In the past, MRSA has been managed with oral drugs like clindamycin or doxycycline. With the occurrence of resistance to these conventionally used antibiotics, there is now an unrestrained usage of vancomycin, teicoplanin, linezolid, and quinupristin/dalfopristin against MRSA. However, the parenterally used vancomycin, teicoplanin, and quinupristin/dalfopristin have a limited application in the outpatient setting [4]. Linezolid has, therefore, become a front runner in the management of MRSA in the outpatient setting. However, linezolid usage is coupled with numerous side effects, including nausea, vomiting, diarrhea, and hepatic injury [1]. Reversible bone marrow suppression, lactic acidosis, and optic neuropathy are some of the lesser-known adverse effects.
Prolonged treatment has been reported as the main risk factor of linezolid-associated cytopenia [5]. Other risk factors for the development of cytopenias during linezolid therapy include chronic kidney disease, chronic liver disease, underlying malignancy, and prior vancomycin therapy [6,7]. Bone marrow suppression was seen as a potential adverse effect during the pre-clinical stages [8]. It was seen as dose- as well as duration-dependent and was reversible after drug discontinuation. After it was newly introduced in the United States, 72 patients developed some form of hematological dysfunction and 13 of these had pancytopenia out of a total of 55,000 patients [9].
In previously published data, pancytopenia has been observed mostly after 20 days of linezolid administration [10,11]. Kuter and Tillotson reported 11 cases out of 13 where pancytopenia occurred after 21 days on linezolid prescription and improved two weeks after withdrawal [9]. Lakhani et al. reported pancytopenia in elderly patients receiving linezolid 600 mg twice a day [12]. In our patient, the first symptom appeared 32 days after the start of linezolid therapy and its discontinuation led to resolution of pancytopenia within 21 days.
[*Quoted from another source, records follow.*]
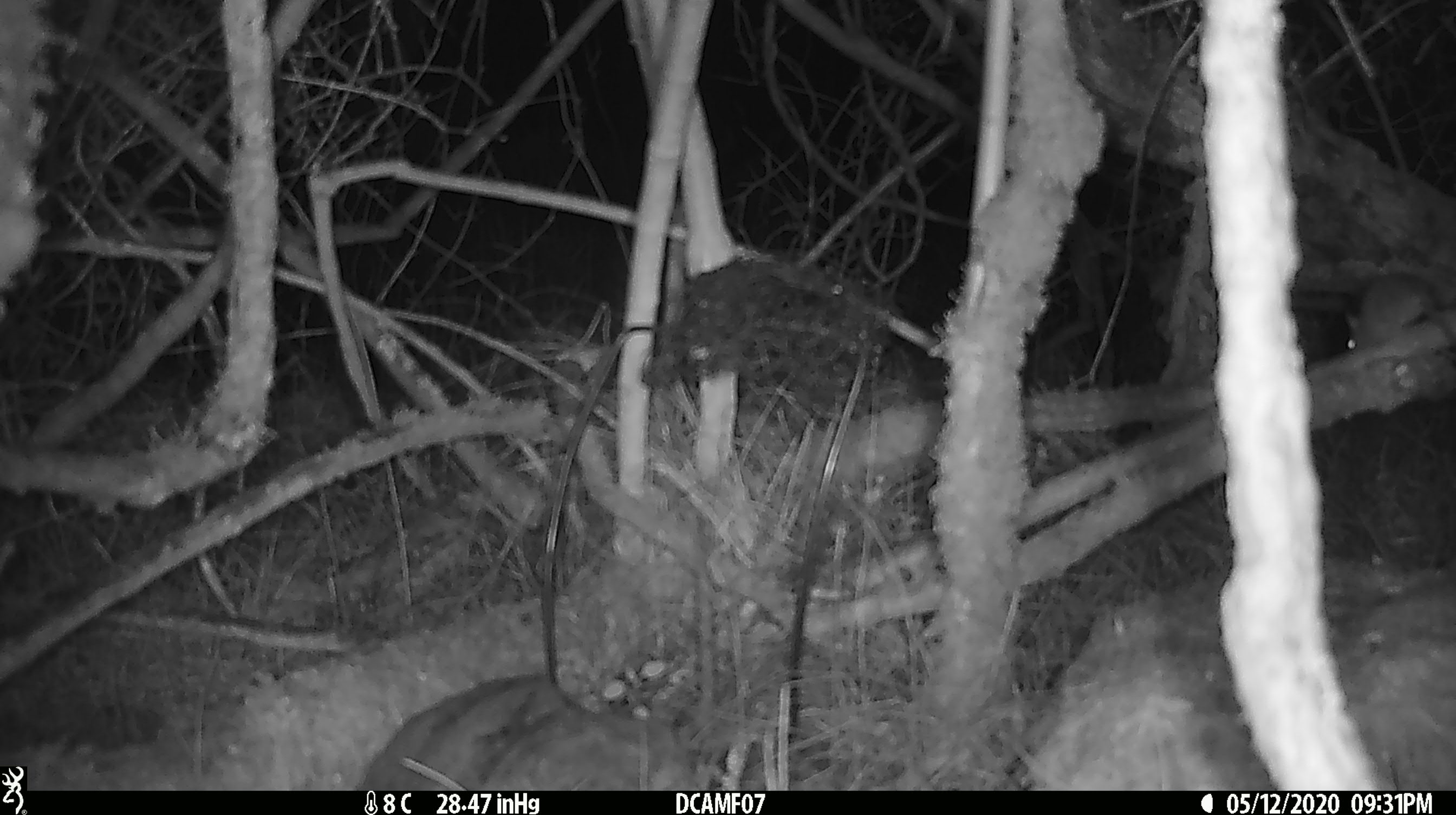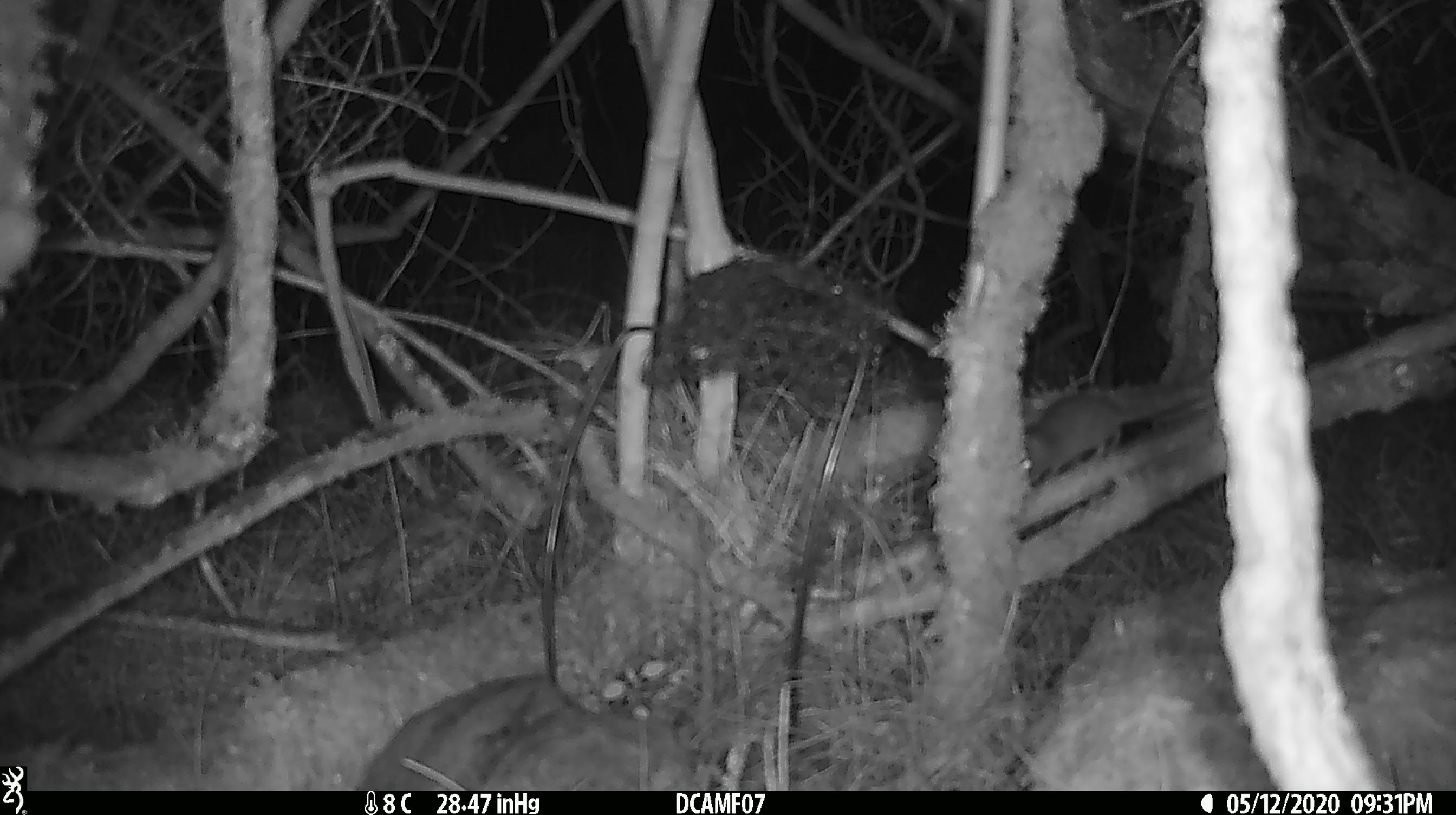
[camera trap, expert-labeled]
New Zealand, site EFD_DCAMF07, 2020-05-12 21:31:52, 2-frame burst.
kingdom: Animalia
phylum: Chordata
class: Mammalia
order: Rodentia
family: Muridae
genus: Mus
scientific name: Mus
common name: mouse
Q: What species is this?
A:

Approximately 30% of a single linezolid dose is eliminated unchanged via the kidneys. An increased incidence of linezolid-associated thrombocytopenia has also been seen among patients with renal impairment. Linezolid toxicity most frequently occurs amongst patients who have drug plasma levels above the minimum inhibitory concentration (MIC) threshold due to its extensive tissue distribution and bone marrow deposition [13].
Linezolid and other oxazolidinones act by binding to bacterial 23S part of the 50S ribosomal subunit, thereby, hindering the formation of a 70S initiation complex which is crucial for bacterial translation and mitochondrial protein synthesis. It has been postulated that the interaction of linezolid with human mitochondrial ribosomes is the possible cause of pancytopenia and other clinical side effects associated with oxazolidinone therapy [14]. Inhibition of mitochondrial respiration has been thought to lead to anemia which is seen as vacuolated pronormoblasts and ringed sideroblasts on the bone marrow.
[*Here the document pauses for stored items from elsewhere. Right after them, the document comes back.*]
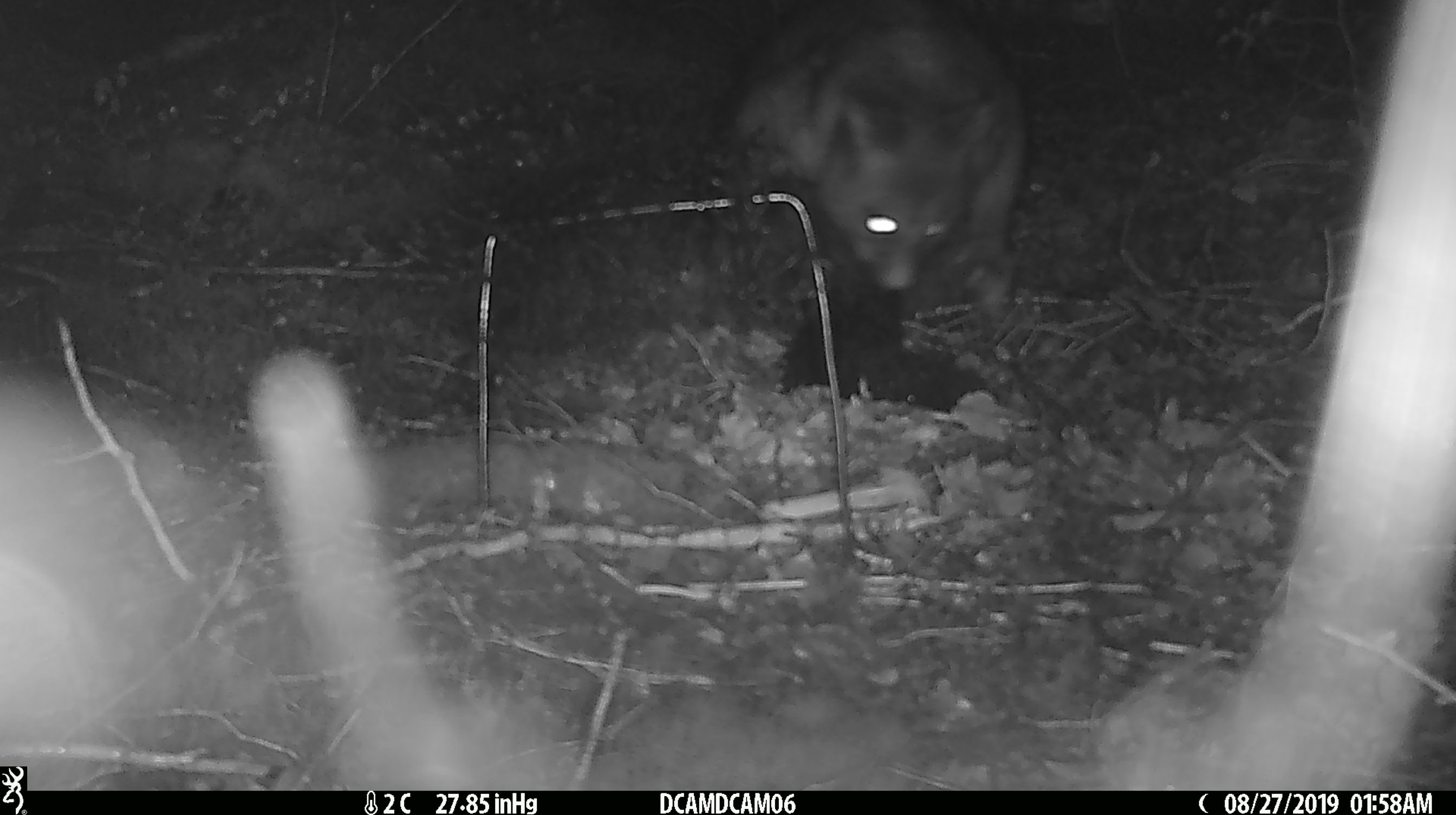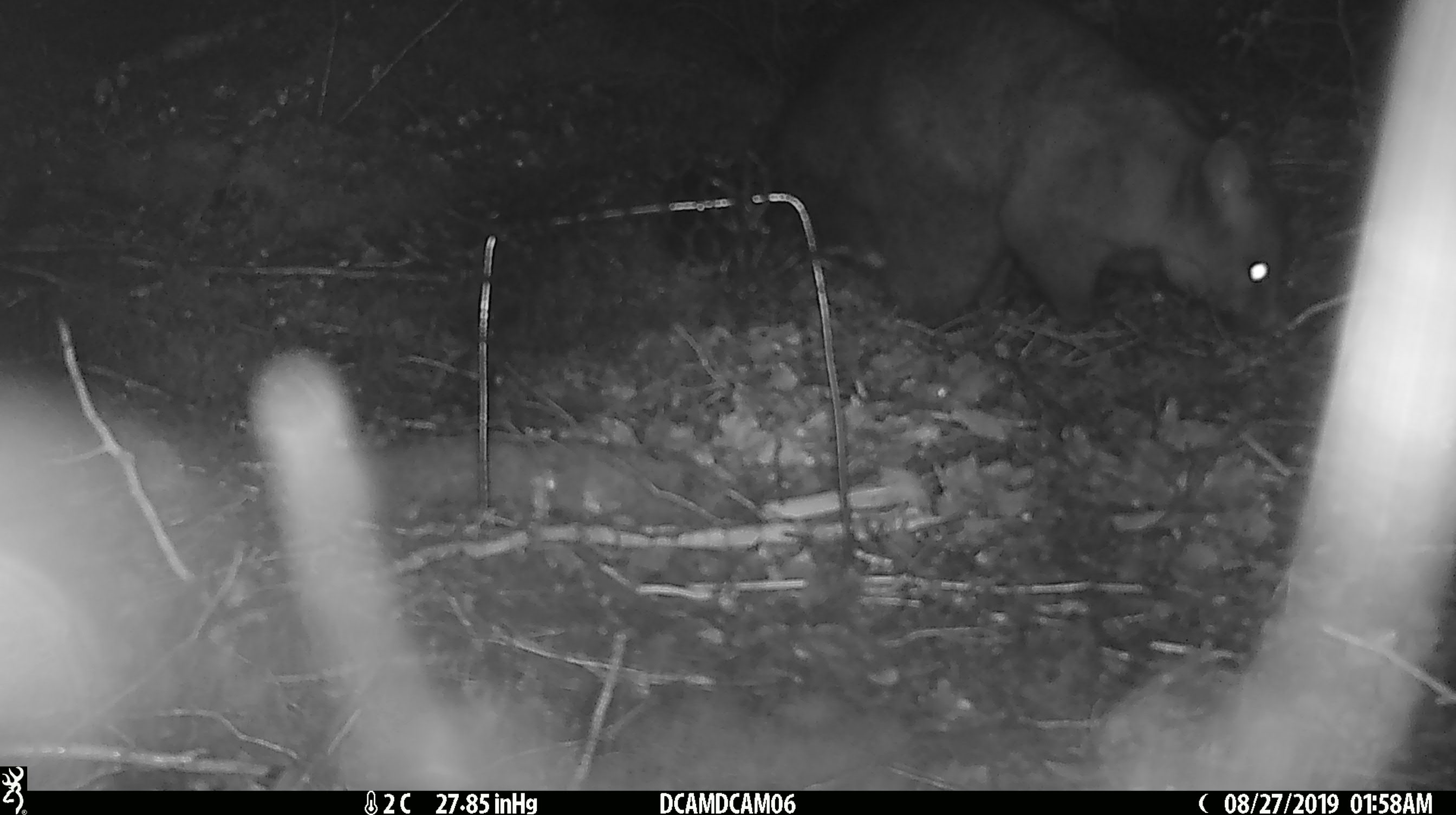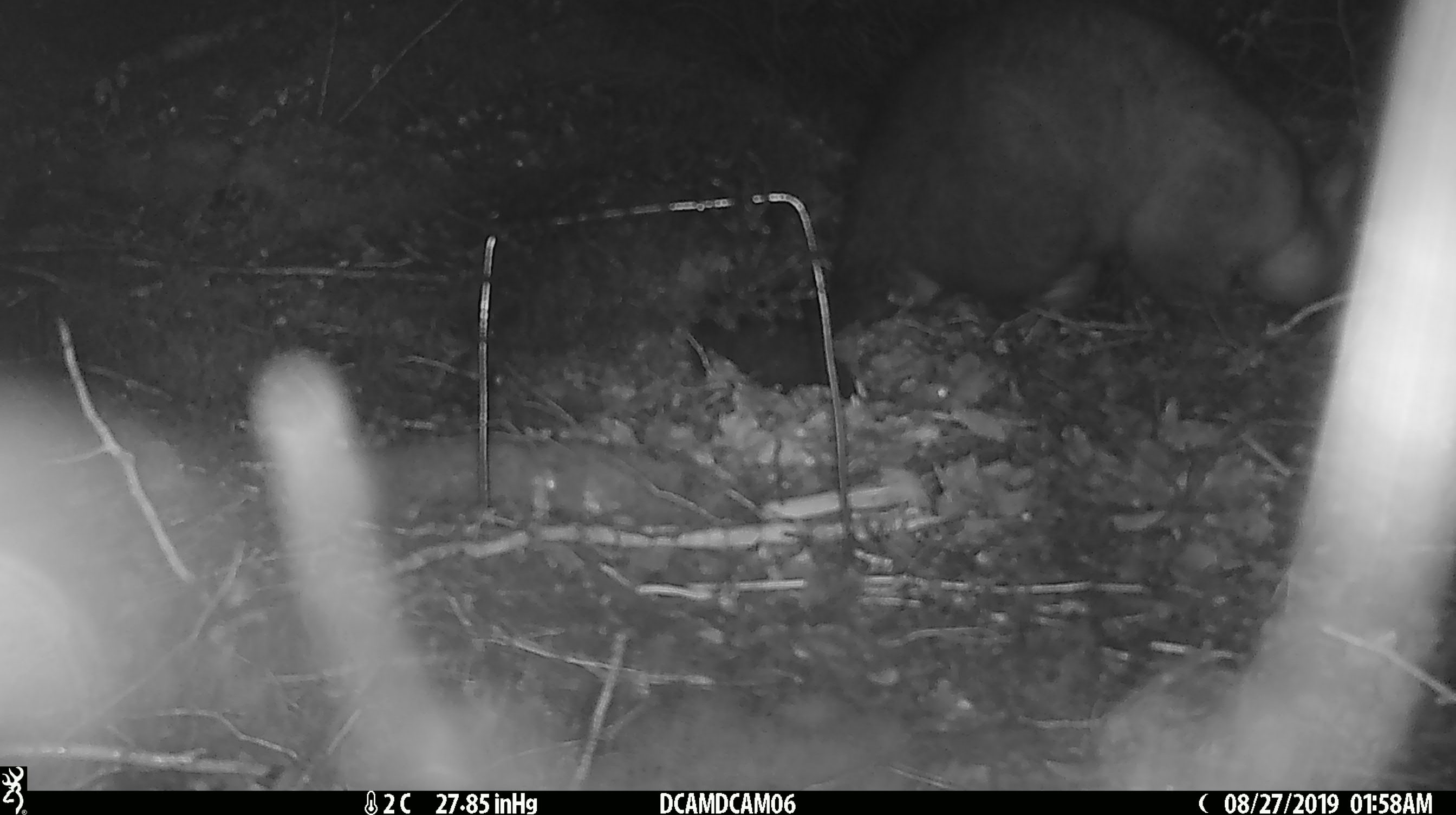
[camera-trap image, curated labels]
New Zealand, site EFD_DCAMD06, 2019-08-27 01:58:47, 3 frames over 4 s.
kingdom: Animalia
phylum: Chordata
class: Mammalia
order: Diprotodontia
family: Phalangeridae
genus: Trichosurus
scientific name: Trichosurus vulpecula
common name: common brushtail possum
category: possum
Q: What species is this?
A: Possum (common brushtail possum) (Trichosurus vulpecula).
Apart from linezolid, sideroblastic picture in the bone marrow can have congenital or acquired causes including alcohol abuse, copper deficiency, lead toxicity, and hypothermia along with certain medications like isoniazid, chloramphenicol, and the chemotherapeutic agents. As there was no evidence of any of the above agents in our patient with marrow findings of ringed sideroblasts, our likely culprit was linezolid.
The resolution of linezolid-induced thrombocytopenia following immunoglobulin therapy suggests a putative immune-based mechanism [15]. Presence of giant platelets on peripheral smear along with megakaryocytes on bone marrow and a lack of splenic enlargement all back this theory. More often than not, the adverse hematological consequences associated with linezolid are unpredictable. A number of risk factors have been documented to increase the propensity and susceptibility for these effects. Various reports suggest a revision in the daily dose of linezolid to prevent these hematological complications. Dong et al., in their study, advocated the use of a smaller dose of the drug in patients weighing less than 55 kg with the suggested dose of 20 mg/kg to hamper the development of thrombocytopenia [16].
Conclusions
Linezolid is an antibiotic approved for multi-resistant bacteria including streptococcus and MRSA. Its prescription is rampant and is going to increase exponentially due to the ubiquity of these organisms. Physicians need to be aware of the possible mitochondrial toxicity, and therefore, linezolid prescriptions should be followed with due caution and monitoring for any adverse events. Our patient’s hematological profile improved with discontinuation of the drug, although it might not be feasible in every case. Appropriate adjustments in the dosage and duration of drug are needed on case to case basis.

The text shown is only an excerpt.